Libya’s Friends Need to be Ready for Intervention “if GNA Asks for Help,” France

France’s Foreign Minister Jean Marc Ayrault Friday urged Libya’s friends to be ready for intervention even militarily if the Government of National Accord (GNA) calls for such intervention.

Jean Marc Ayrault’s comments came as GNA led by Prime Minister-designate Faiez Serraj is trying to impose its authority in capital Tripoli, reportedly deserted by its former rulers.

“Libya is a concern shared by all the countries of the region and beyond,” Ayrault told a French newspaper.

“The chaos which prevails there today aids the rapid development of terrorism. It is a direct threat to the region and to Europe,” he added.

For the French top diplomat, the unity government cannot fully assume power in Libya if terrorist groups, chiefly IS, still control Libya. IS is establishing its new base in the North African country as it is being defeated in Iraq and Syria.

“We must be prepared to respond if the national unity government of (prime minister-designate Fayez) al-Sarraj asks for help, including on the military front,” Ayrault said.

He specified that military intervention could come as soon as the GNA requests it, but it is out of the question to launch a military intervention “outside the political process.”

Meanwhile the GNA and its Head Serraj are basking in mounting support of Libyans. After receiving the backing of 10 key Libyan coastal cities as well as all Tripoli municipalities, Prime Minister-designate Serraj took a walk at Tripoli’s Martyr square where he was greeted by people chanting bye bye to former Tripoli-based Administration Prime Minister Khalifa Ghwell.
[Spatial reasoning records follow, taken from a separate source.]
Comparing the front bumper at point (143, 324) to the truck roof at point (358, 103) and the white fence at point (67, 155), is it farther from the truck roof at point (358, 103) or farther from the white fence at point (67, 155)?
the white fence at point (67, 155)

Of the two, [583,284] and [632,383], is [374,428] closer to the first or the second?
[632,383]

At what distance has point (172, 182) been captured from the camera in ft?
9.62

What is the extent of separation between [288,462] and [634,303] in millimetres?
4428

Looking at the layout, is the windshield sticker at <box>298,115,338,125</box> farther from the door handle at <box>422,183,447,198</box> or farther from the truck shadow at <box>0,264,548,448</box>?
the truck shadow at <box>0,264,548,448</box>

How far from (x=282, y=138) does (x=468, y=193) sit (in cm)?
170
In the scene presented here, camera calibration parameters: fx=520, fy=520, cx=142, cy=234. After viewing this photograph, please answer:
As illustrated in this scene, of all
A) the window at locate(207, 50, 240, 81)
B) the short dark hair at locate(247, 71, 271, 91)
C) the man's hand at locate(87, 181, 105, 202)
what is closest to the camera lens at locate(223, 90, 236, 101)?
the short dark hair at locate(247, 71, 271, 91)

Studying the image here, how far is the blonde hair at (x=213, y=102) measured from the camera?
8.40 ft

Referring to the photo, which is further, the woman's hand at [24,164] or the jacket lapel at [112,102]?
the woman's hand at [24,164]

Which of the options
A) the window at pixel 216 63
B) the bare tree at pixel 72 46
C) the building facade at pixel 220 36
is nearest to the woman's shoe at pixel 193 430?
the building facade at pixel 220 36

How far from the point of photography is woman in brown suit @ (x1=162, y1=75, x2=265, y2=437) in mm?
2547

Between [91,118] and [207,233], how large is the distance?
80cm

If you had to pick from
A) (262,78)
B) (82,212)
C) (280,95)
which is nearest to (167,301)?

Serraj arrived by sea in Tripoli on Wednesday flanked by some of his close collaborators of the Presidency Council. He has established a temporary headquarters at Bu Sitta naval base.

Libya slid into chaos following the overthrow and killing of Muammar Gaddafi in 2011 in a NATO-backed revolution.

The United Nations snatched in December, after lengthy peace talks in Morocco, a peace agreement between rival camps which accepted to form a unity government. These camps later on dodged to endorse the government formed by Serraj.